:: Records ::
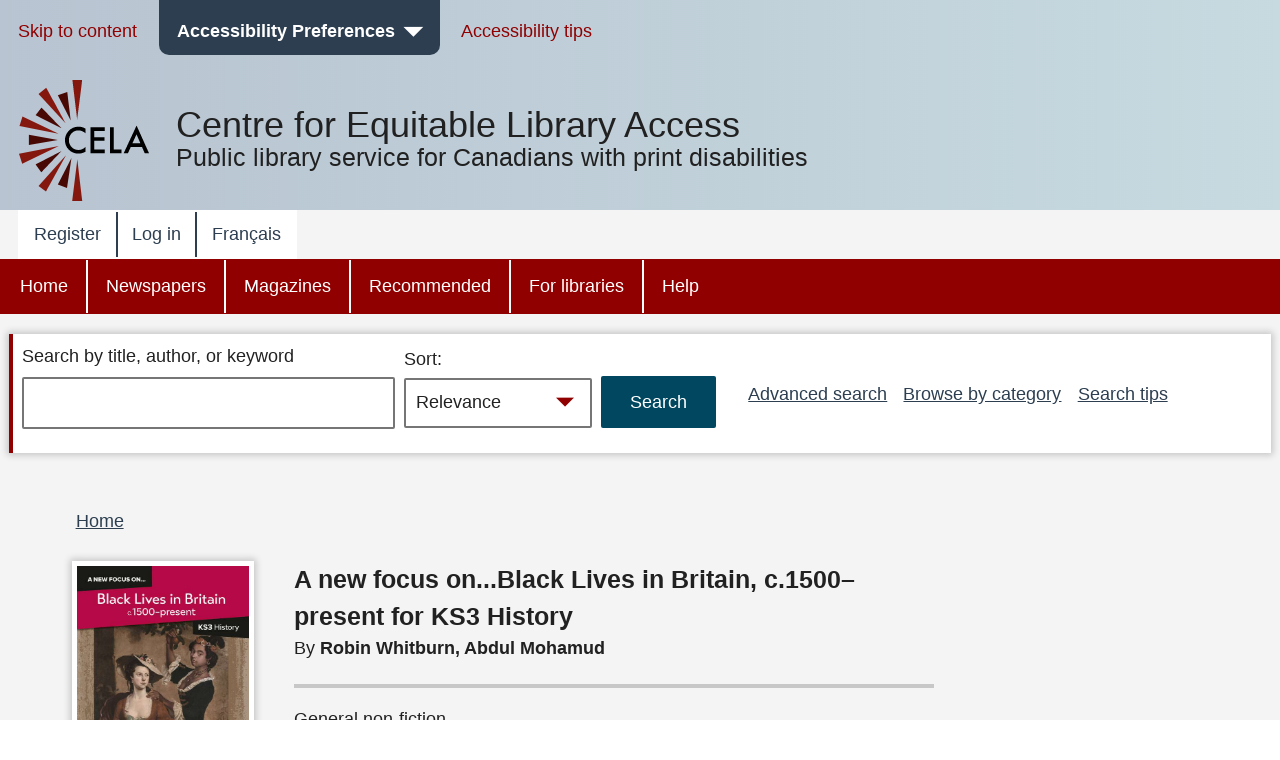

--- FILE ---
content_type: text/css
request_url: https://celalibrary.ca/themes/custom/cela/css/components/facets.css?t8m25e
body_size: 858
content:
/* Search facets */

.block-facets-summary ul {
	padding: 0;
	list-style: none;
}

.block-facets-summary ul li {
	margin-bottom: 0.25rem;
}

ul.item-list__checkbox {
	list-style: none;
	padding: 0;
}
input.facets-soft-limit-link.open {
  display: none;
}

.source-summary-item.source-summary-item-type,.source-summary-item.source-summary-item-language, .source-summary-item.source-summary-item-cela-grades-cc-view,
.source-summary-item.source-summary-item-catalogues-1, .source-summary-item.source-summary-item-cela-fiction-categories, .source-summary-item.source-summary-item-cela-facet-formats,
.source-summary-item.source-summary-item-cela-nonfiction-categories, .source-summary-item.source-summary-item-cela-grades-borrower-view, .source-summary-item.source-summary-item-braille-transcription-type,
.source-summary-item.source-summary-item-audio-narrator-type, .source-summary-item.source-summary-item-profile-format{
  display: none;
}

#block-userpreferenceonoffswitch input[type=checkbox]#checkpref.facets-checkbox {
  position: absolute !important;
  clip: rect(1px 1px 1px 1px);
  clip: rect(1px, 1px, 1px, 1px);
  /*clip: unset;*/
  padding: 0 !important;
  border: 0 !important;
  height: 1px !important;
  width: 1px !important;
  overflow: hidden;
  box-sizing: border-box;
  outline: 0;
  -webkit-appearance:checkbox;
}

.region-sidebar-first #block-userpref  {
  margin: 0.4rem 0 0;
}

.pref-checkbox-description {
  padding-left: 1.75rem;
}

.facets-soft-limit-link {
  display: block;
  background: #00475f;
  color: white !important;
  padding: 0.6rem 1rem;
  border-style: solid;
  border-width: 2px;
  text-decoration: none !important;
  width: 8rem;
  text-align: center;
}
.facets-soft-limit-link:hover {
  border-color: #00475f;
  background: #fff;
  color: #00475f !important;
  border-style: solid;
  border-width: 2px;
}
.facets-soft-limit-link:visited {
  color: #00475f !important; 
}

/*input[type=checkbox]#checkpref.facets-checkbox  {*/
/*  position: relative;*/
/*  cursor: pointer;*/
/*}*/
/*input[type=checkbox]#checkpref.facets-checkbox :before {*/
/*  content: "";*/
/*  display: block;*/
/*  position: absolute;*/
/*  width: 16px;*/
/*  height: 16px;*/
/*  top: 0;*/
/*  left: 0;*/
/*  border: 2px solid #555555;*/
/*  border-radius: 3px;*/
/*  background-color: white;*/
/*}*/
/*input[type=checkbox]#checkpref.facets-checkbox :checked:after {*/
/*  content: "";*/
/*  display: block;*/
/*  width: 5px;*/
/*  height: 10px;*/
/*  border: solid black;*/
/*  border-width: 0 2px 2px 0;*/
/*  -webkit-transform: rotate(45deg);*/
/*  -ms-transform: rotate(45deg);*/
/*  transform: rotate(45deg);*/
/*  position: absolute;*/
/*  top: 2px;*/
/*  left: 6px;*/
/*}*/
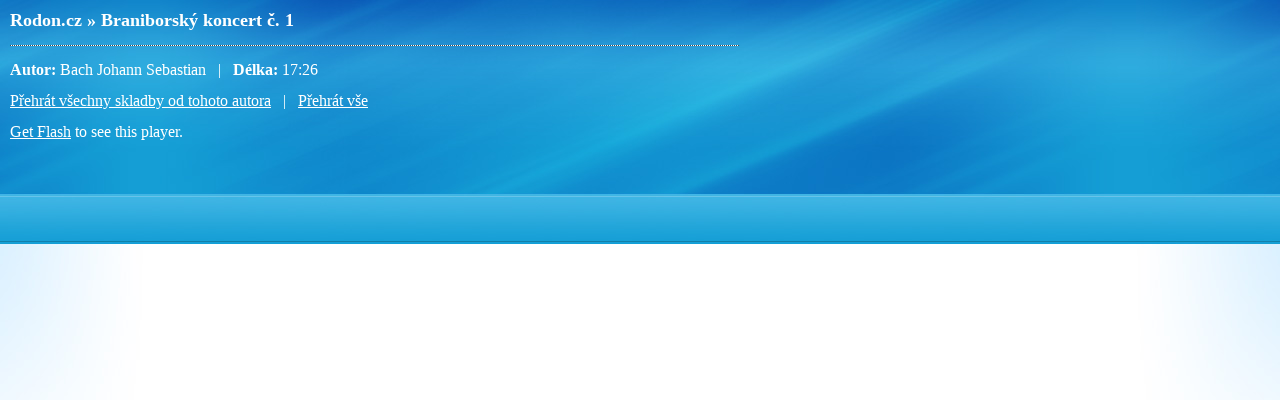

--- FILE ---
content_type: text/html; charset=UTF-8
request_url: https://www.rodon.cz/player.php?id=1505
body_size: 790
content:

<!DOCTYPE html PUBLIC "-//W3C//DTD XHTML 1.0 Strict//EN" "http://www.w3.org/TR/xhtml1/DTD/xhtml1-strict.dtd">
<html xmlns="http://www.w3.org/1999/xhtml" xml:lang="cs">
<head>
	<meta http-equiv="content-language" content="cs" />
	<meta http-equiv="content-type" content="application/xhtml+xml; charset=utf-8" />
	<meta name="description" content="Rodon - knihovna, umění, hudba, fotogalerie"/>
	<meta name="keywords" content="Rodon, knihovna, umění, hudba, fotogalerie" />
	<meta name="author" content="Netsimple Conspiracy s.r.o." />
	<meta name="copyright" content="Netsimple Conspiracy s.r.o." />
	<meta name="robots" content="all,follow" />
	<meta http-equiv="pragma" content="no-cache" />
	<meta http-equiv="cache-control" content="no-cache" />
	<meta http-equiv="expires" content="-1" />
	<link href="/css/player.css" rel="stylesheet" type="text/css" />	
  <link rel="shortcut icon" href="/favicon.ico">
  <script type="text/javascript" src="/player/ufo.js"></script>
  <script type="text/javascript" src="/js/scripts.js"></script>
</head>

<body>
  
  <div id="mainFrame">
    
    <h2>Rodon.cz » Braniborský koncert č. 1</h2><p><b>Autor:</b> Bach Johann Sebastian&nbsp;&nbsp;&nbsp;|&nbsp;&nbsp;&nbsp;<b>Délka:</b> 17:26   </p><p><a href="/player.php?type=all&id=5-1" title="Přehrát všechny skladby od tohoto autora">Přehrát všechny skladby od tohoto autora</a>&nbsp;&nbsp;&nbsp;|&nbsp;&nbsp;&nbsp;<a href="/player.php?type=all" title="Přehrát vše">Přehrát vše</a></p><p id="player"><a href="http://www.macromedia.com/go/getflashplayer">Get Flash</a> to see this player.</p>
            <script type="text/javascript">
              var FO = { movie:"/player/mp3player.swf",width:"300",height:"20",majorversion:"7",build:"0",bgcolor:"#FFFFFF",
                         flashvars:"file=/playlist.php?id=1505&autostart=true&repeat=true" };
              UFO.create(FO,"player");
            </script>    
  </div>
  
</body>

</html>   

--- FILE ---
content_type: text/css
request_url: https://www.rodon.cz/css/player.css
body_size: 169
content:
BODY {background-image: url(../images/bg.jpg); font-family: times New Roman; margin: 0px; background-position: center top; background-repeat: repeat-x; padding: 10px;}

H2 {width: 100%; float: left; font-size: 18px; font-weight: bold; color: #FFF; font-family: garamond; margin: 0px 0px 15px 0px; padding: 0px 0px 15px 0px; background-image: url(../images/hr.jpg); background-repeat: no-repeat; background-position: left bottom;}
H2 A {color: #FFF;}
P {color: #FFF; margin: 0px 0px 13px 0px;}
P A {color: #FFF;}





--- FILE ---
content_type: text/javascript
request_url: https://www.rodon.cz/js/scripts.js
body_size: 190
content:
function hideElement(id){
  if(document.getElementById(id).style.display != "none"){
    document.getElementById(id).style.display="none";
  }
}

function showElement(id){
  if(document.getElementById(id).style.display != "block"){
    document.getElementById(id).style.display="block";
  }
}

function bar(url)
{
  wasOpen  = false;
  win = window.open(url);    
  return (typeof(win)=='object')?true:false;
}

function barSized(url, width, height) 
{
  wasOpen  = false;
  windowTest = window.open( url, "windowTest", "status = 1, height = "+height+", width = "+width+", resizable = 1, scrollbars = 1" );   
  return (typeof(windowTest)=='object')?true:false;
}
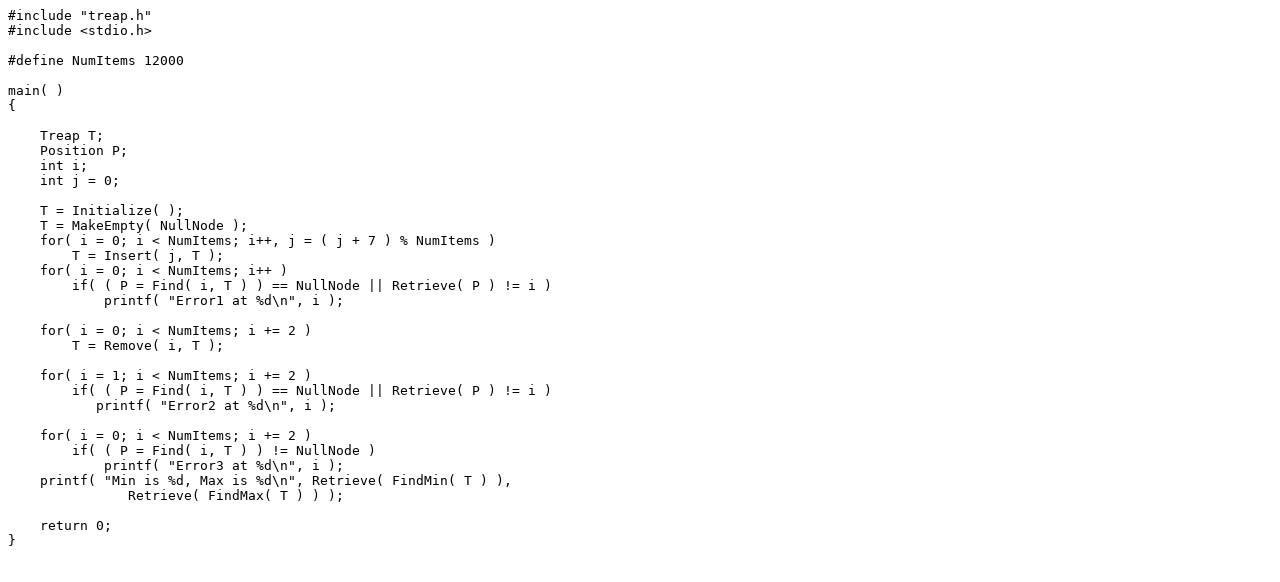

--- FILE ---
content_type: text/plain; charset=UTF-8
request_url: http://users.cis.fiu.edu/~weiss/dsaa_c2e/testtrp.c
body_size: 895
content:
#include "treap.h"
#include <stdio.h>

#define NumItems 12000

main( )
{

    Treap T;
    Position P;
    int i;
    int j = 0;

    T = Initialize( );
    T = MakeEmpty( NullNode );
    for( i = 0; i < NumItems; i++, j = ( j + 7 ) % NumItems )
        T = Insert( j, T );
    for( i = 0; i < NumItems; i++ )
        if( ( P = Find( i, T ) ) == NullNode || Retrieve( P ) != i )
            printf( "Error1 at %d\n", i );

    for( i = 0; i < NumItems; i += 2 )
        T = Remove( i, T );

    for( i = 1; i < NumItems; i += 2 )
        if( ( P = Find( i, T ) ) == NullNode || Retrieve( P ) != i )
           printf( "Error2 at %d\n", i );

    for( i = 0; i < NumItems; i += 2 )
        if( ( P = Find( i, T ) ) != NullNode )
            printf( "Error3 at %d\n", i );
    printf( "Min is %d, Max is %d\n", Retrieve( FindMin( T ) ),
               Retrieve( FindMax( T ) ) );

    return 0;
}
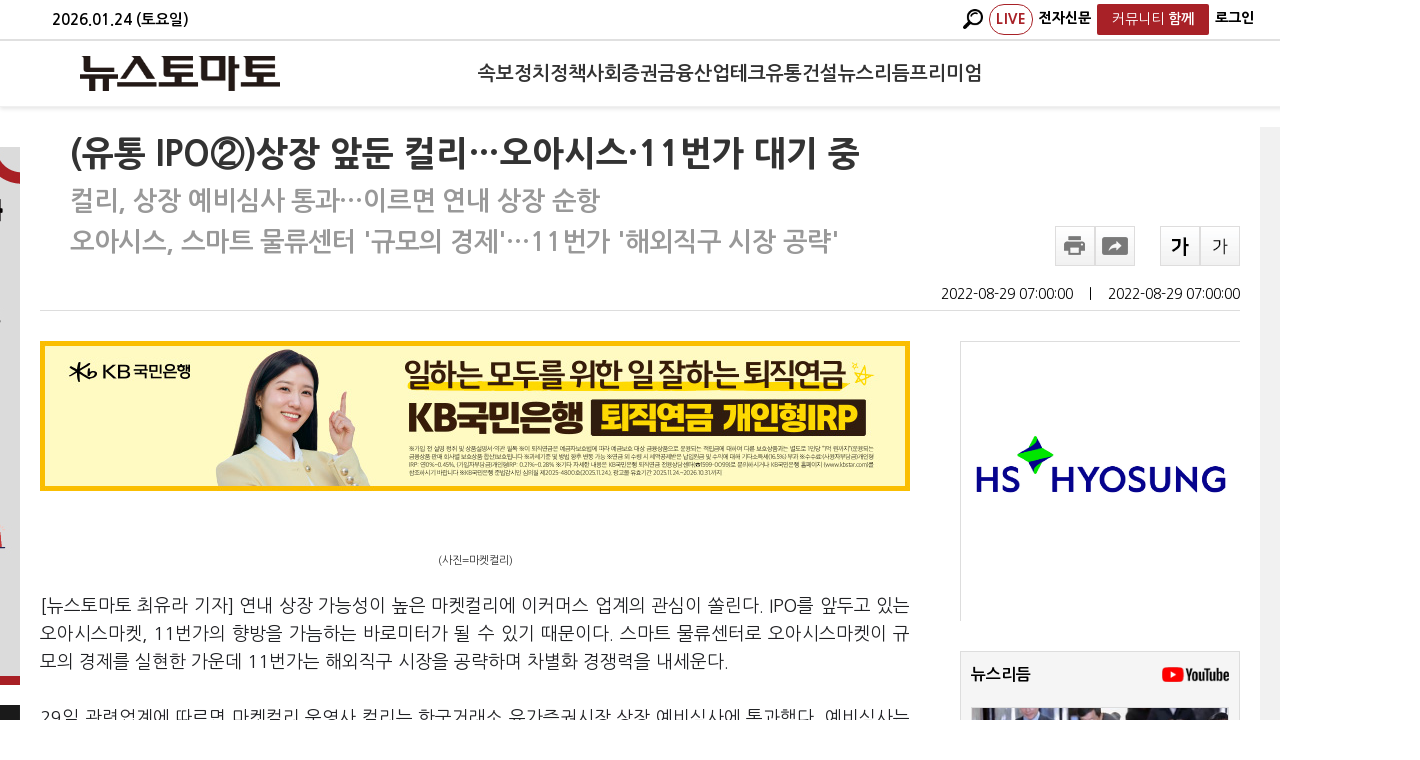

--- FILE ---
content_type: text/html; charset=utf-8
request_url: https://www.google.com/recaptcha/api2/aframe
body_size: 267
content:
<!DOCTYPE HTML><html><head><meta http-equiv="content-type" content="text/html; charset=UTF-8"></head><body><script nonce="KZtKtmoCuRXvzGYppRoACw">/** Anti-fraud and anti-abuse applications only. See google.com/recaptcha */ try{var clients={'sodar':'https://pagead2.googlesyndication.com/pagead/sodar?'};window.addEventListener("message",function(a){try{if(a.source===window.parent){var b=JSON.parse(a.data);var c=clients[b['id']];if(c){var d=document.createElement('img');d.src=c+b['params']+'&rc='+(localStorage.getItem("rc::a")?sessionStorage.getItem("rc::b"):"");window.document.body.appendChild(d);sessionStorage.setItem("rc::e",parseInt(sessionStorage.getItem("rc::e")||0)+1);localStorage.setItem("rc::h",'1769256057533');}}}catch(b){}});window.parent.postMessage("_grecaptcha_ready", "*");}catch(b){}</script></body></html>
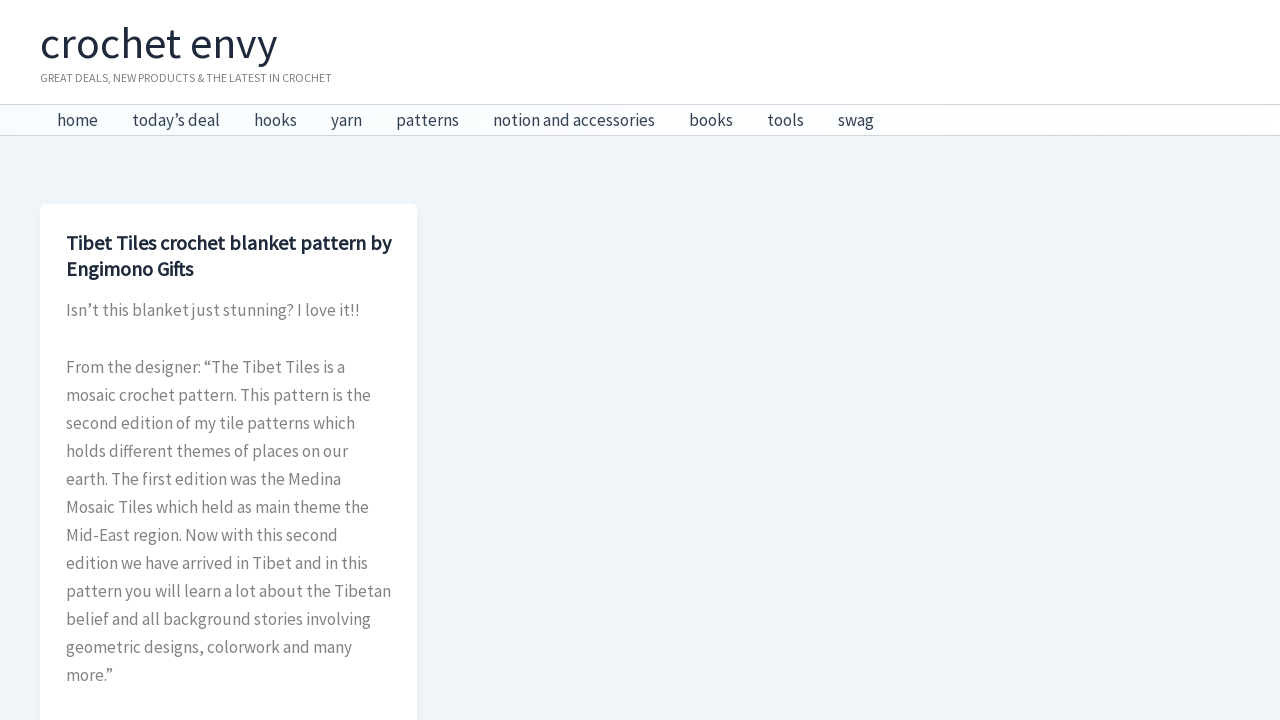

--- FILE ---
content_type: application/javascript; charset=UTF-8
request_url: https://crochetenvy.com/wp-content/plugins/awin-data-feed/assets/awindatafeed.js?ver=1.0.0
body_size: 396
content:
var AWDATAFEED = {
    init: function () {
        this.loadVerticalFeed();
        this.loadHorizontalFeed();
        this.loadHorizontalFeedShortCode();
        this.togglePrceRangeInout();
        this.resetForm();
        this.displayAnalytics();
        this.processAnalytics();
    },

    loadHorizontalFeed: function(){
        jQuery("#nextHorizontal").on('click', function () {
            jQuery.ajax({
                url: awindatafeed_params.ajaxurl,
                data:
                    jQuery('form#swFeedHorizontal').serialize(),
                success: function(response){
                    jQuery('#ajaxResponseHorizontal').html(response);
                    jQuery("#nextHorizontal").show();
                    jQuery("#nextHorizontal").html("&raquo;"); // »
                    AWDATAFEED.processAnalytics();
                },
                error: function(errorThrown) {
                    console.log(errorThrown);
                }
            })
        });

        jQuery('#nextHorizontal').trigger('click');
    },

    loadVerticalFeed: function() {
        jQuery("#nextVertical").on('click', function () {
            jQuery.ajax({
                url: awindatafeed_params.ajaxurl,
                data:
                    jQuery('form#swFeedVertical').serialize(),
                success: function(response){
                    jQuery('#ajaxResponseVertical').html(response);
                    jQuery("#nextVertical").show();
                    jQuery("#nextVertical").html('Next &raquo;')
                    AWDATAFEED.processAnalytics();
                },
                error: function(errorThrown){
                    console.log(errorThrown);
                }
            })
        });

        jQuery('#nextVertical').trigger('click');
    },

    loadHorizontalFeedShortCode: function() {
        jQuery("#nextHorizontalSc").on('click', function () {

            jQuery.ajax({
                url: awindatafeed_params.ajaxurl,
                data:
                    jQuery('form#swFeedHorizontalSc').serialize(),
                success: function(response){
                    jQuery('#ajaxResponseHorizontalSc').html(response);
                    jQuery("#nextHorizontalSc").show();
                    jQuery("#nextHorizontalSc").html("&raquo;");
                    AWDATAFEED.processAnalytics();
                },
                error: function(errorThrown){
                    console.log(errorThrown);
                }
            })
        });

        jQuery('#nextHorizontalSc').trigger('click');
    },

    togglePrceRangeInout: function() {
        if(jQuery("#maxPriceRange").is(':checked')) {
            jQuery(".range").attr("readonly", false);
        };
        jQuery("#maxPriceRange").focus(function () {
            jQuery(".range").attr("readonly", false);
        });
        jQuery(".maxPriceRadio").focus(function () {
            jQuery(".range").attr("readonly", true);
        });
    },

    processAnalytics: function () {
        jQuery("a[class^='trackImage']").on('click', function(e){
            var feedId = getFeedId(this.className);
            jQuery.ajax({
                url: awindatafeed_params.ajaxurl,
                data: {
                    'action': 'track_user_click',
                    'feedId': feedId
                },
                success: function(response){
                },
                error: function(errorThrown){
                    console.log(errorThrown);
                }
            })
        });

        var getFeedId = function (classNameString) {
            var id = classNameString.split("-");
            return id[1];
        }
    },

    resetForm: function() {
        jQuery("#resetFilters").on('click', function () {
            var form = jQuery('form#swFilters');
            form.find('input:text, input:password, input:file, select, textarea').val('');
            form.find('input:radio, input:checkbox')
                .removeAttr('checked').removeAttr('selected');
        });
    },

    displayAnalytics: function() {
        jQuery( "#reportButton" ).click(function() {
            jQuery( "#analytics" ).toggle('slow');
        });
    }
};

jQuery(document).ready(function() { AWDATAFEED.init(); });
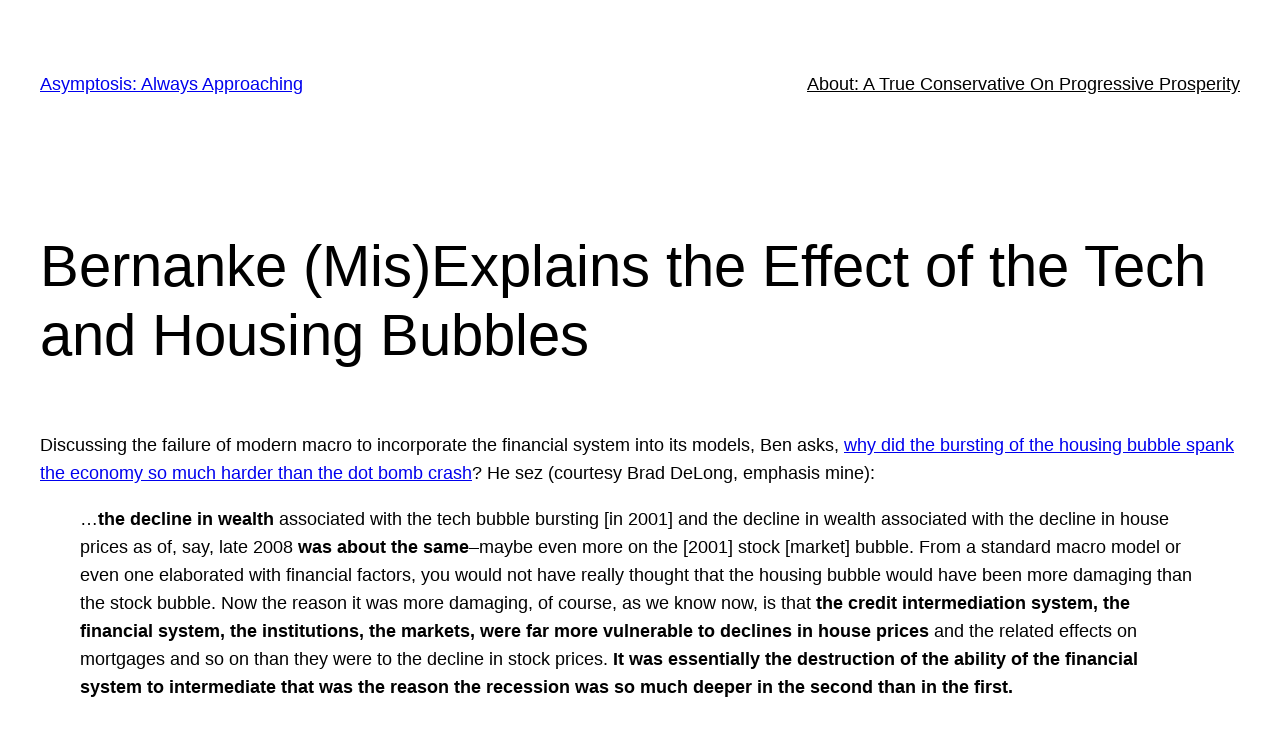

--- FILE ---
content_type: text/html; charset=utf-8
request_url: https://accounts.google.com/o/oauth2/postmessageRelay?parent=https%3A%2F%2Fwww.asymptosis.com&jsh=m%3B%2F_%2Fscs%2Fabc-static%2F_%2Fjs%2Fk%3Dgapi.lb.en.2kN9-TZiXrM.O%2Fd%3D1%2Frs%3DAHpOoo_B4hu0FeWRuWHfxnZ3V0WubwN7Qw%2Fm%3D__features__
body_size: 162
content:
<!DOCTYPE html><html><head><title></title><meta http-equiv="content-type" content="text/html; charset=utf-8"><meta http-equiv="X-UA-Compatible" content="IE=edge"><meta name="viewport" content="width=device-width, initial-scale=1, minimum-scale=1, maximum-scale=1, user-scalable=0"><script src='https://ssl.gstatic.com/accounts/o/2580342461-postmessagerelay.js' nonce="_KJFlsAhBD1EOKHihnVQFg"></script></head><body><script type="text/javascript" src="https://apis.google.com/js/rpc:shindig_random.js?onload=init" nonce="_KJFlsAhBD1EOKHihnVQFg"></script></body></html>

:: Instructions to follow ::
Print the data above exactly, from its first line to the line bearing "height: 1px !important;" inclusive, and keep pictures out of the result.

:: Result below ::
--- FILE ---
content_type: text/css
request_url: https://celalibrary.ca/themes/custom/cela/css/components/facets.css?t8m25e
body_size: 858
content:
/* Search facets */

.block-facets-summary ul {
	padding: 0;
	list-style: none;
}

.block-facets-summary ul li {
	margin-bottom: 0.25rem;
}

ul.item-list__checkbox {
	list-style: none;
	padding: 0;
}
input.facets-soft-limit-link.open {
  display: none;
}

.source-summary-item.source-summary-item-type,.source-summary-item.source-summary-item-language, .source-summary-item.source-summary-item-cela-grades-cc-view,
.source-summary-item.source-summary-item-catalogues-1, .source-summary-item.source-summary-item-cela-fiction-categories, .source-summary-item.source-summary-item-cela-facet-formats,
.source-summary-item.source-summary-item-cela-nonfiction-categories, .source-summary-item.source-summary-item-cela-grades-borrower-view, .source-summary-item.source-summary-item-braille-transcription-type,
.source-summary-item.source-summary-item-audio-narrator-type, .source-summary-item.source-summary-item-profile-format{
  display: none;
}

#block-userpreferenceonoffswitch input[type=checkbox]#checkpref.facets-checkbox {
  position: absolute !important;
  clip: rect(1px 1px 1px 1px);
  clip: rect(1px, 1px, 1px, 1px);
  /*clip: unset;*/
  padding: 0 !important;
  border: 0 !important;
  height: 1px !important;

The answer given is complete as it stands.